#### What the task requires
Copy each entry verbatim, excluding its images.
- - - - -
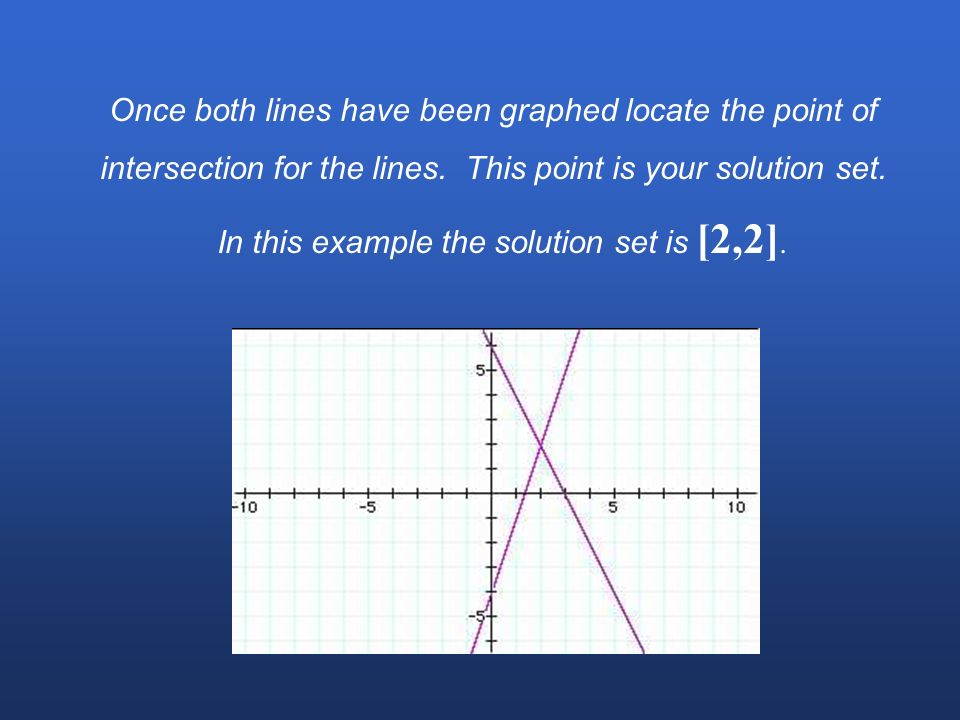 Once both lines have been graphed locate the point of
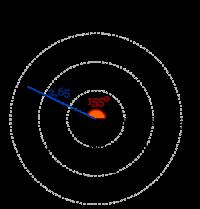 Ejemplo de gráfica en coordenadas polares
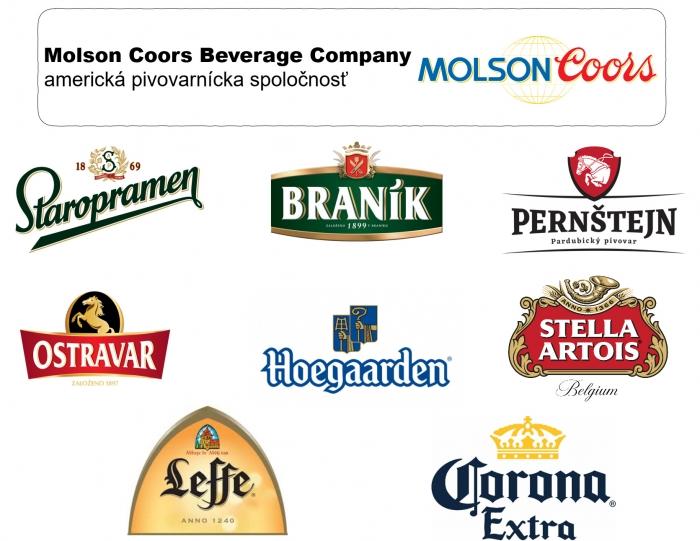 americká spoločnosť Molson Coors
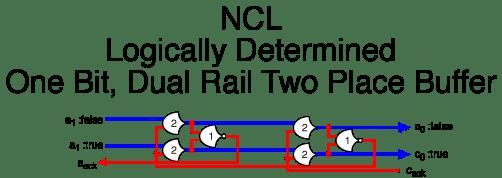 NCL buf2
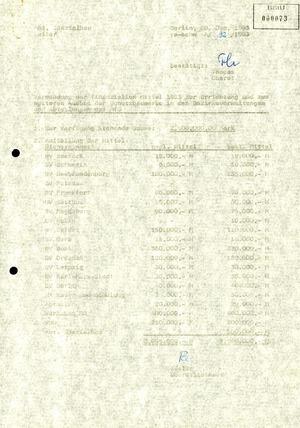 """""""Verwendung der finanziellen Mittel 1983 zur Errichtung und zum weiteren Ausbau der Schutzbauwerke"""""""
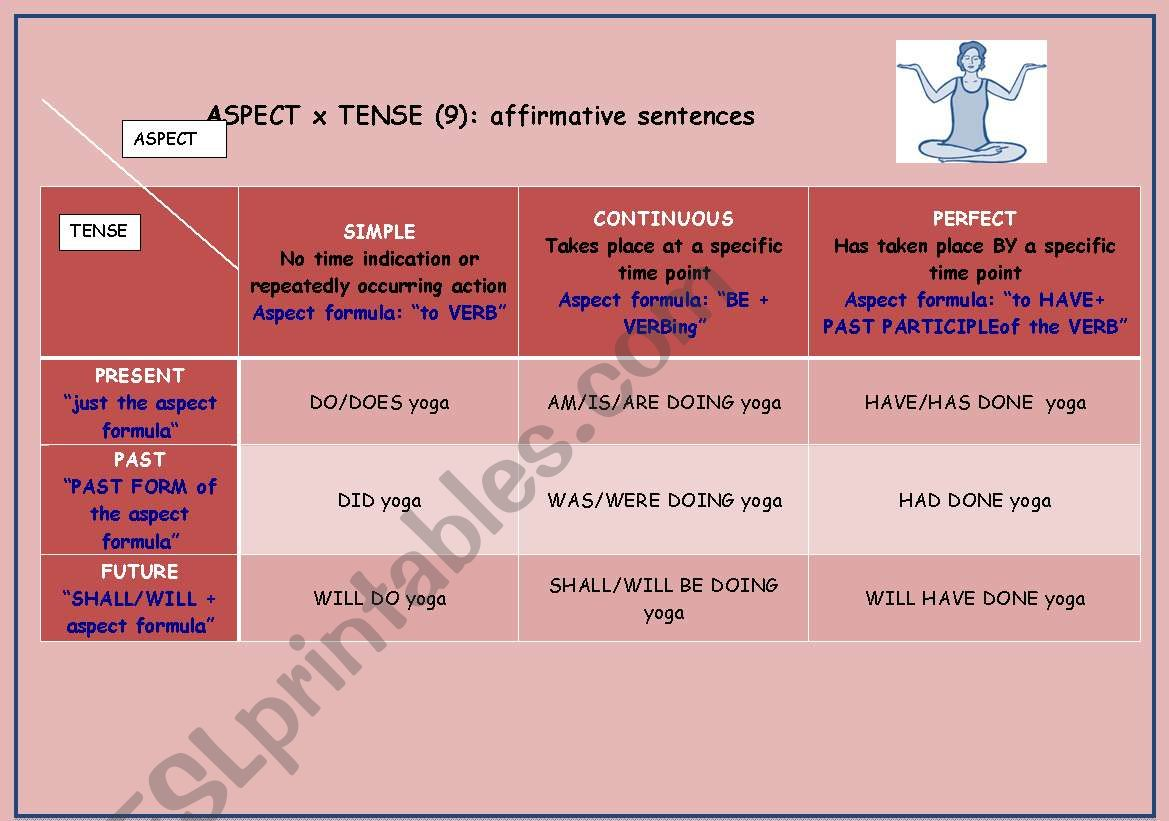 9 Basic Tenses Easy And Concise A Table An Exercise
- - - - -
#### Solution to the exercise
 Once both lines have been graphed locate the point of
 Ejemplo de gráfica en coordenadas polares
 americká spoločnosť Molson Coors
 NCL buf2
 """""""Verwendung der finanziellen Mittel 1983 zur Errichtung und zum weiteren Ausbau der Schutzbauwerke"""""""
 9 Basic Tenses Easy And Concise A Table An Exercise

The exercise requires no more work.